The full force of my attention was violently grabbed then, there, and forever by this sandwich. The softness and structural integrity of the bun balanced with the heft and heartiness of fresh charcoal grilled meat honed by intensifying dressing was despite the humble carrier an elite execution in the field of international sandwich excellence.

Now, when filming in far flung corners one must always be wary of a too well meaning host misrepresenting a nation by hand picking a few narrow aspects and suppliers to frame your view of the place. Especially an emerging country excited to host their first Hollywood A-lister production in a burgeoning film industry eager to expand commercial work.

Though great, this sandwich was not yet to be trusted.  My week was committed to the honest study of the chivito.  My hosts were challenged and committed with pleasure to sourcing specimens from the widest range possible of chivito makers.

It quickly became clear the tastiness wasn’t a story of artisanal provenance in a ‘local-vore’ world of cutting edge ancient biodynamic methodologies as found on the menus of top tables around the world; nor the by-product of a food truck revolution, food rave movements or any sort of hyper specialized pop-up craze.
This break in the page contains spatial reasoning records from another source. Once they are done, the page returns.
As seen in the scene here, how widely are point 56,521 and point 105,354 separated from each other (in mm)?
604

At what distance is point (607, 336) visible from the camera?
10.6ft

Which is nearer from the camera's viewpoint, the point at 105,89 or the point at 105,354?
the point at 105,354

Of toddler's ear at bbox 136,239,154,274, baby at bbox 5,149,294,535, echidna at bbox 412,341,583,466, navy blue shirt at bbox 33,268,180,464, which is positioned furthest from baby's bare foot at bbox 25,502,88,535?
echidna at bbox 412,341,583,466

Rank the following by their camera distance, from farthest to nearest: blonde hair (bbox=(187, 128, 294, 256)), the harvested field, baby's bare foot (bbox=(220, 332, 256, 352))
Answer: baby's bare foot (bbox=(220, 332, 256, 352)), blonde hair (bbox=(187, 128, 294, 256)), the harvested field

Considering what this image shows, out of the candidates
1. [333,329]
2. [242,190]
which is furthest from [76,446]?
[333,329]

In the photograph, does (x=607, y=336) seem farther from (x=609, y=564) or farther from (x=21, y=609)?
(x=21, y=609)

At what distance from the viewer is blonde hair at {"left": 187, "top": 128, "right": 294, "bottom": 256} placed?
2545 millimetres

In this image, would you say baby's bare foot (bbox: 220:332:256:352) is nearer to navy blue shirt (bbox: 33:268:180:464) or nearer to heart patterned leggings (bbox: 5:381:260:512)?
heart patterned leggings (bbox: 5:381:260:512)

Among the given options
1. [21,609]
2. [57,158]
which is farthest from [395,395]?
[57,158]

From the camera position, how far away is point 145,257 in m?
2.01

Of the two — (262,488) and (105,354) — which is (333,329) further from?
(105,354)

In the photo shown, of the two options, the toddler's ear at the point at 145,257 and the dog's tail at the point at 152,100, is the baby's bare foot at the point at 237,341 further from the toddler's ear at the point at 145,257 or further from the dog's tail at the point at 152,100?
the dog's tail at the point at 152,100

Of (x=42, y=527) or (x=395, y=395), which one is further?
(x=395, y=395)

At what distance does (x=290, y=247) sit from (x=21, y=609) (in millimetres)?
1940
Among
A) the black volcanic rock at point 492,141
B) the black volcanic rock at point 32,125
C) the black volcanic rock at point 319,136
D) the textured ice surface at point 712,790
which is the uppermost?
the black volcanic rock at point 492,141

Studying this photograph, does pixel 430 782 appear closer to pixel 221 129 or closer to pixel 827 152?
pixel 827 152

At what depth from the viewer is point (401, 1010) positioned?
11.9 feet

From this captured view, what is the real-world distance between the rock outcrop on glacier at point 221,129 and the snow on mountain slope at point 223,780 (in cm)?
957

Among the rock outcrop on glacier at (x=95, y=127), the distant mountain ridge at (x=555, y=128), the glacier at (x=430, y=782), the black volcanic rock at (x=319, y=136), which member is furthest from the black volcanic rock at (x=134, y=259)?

No, their methodology firstly requires farmers outside the city to each day allow their cattle to wander out into fields of grass that grow as grass does, on its own, naturally, without any intervention. The cattle eat this meal daily, everyday, all the while until they are of an age to be butchered by the hands of the farmer and aged a bit to then be sent to little restaurants around Montevideo who grill and tuck the meat into a bun typical of the bakeries invariably on their block.  Like I said, no 100 mile mumbo jumbo, organic this, artisanal that, it is only a chiveto after all.

Over the week I had many chivetos from many makers in many neighbourhoods, all with much the same effect as the first. On our final day after a marathon indoor technical shoot amidst a cavernous green screen I was presented with a departing chiveto by the local executive producer. I then proceeded to thank the crew for their work, professionalism, and hospitality. Words most rightfully thought directed at the film but I knew to be equally of the sandwich.

Before climbing back on a plane and into umami land, I snuck off on my own, free of escort to a sandwich bar in the colonial style center of town – a place notably only for its ability to go unnoticed.

I asked a kind man half my age who looked twice my age due to a life of honest labour for a final chiveto. A pictorial menu saved my linguistic inadequacy, the sort of menu a literate gastronome steers well clear of. I pointed and was duly served yet another exceptional sandwich, thus reaffirming yet again my findings.

A great sandwich or any other meal does not come once. For once can only be relied on as a good memory. The mind is powerful enough to over impose perception of excellence on anything that subsequent trials prove underwhelming, failing to live up to expectations.

Only with repeated trial can one be sure of excellence in taste.

I may have lost count of the number of chivetos trialed but you can count on it being a sandwich without equals.